The African American Archaeological Resource Kit or ARK: This kit of teacher resource materials was assembled by Dr. Barbara Heath under the sponsorship of the Council of Virginia Archaeologists (COVA). It is organized around three actual archaeological sites in Virginia and contains artifacts; artifact identification flash cards; maps and site plans; a card game based on foodways; and explanatory material on each site. The kit circulates at no cost and is now available to be checked out by teachers, museums, and educational organizations. Contact Dee DeRoche, or by phone at (804) 482-6441.
The Virginia Indian Archaeological Resource Kit or ARK: The ARK contains books, drawings, videos, replicas, and a computer game that will give students a variety of ways to explore archaeology and the Indians of Virginia. The kit circulates on loan at no cost. Museums, teachers, and educational organizations may make a reservation to borrow the kit by contacting Dee DeRoche, or by phone at (804) 482-6441.
The Teacher Guide and Activity Book to Solving History’s Mysteries: The History Discovery Lab. Solving History's Mysteries is an exhibition at the Virginia Historical Society (located next to the Department of Historic Resources in Richmmond). The guide uses archaeological sites and historic places to illustrate the processes of discovering the tangible evidence of our past—how to read the history that is all around us. The exercises in the guide relate the importance of historic resources to students’ understanding of history and the past to their everyday lives.

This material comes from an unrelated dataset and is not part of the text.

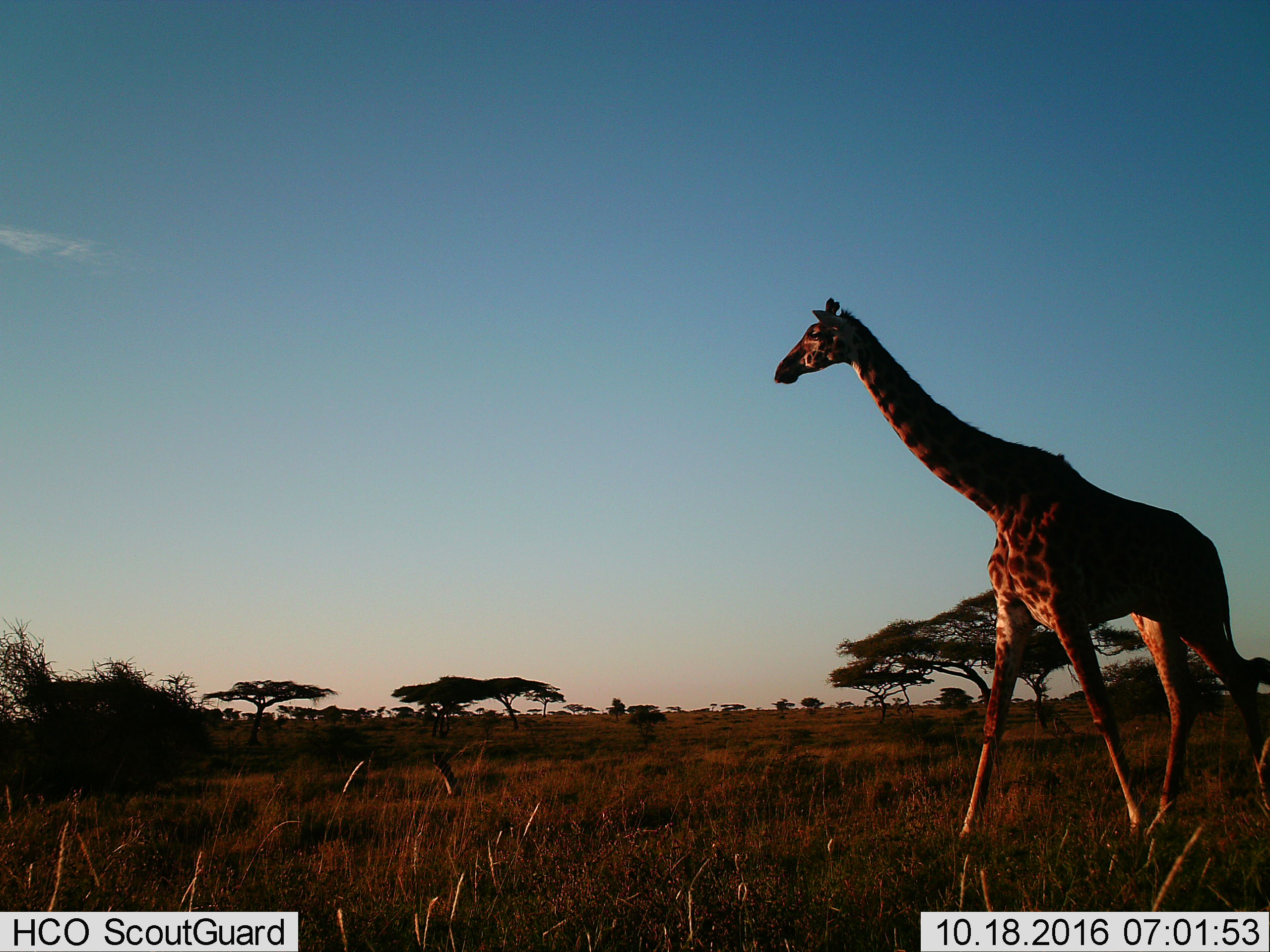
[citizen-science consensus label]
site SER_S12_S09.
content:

First People: The Early Indians of Virginia Find out about the ancient history of the native people of Virginia. Although the unit's webpages span the entire spectrum of native cultural history, they barely scratch the surface of what archaeologists and other scholars are learning about native Virginians.

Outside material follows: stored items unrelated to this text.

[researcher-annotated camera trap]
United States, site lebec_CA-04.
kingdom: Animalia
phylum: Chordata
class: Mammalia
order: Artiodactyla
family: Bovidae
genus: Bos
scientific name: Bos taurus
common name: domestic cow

How do we know about the Native Americans who were here when Europeans arrived? One source is the artwork of John White, who was governor of the “Lost Colony” that settled in present-day North Carolina in 1585.
White’s colorful eyewitness depictions of Indian life provide a compelling means for learning about the clothing, rituals, activities, food, and houses of Native Americans of the mid-Atlantic coastal region. Enter the Indian world of White’s paintings through an interactive education module developed by the Department of Historic Resources.
Based on three of White's watercolors, this module is a good online resource and springboard for learning about Indian life, especially for elementary school students. It combines history, archaeological artifacts, and the oral traditions of Native Americans today.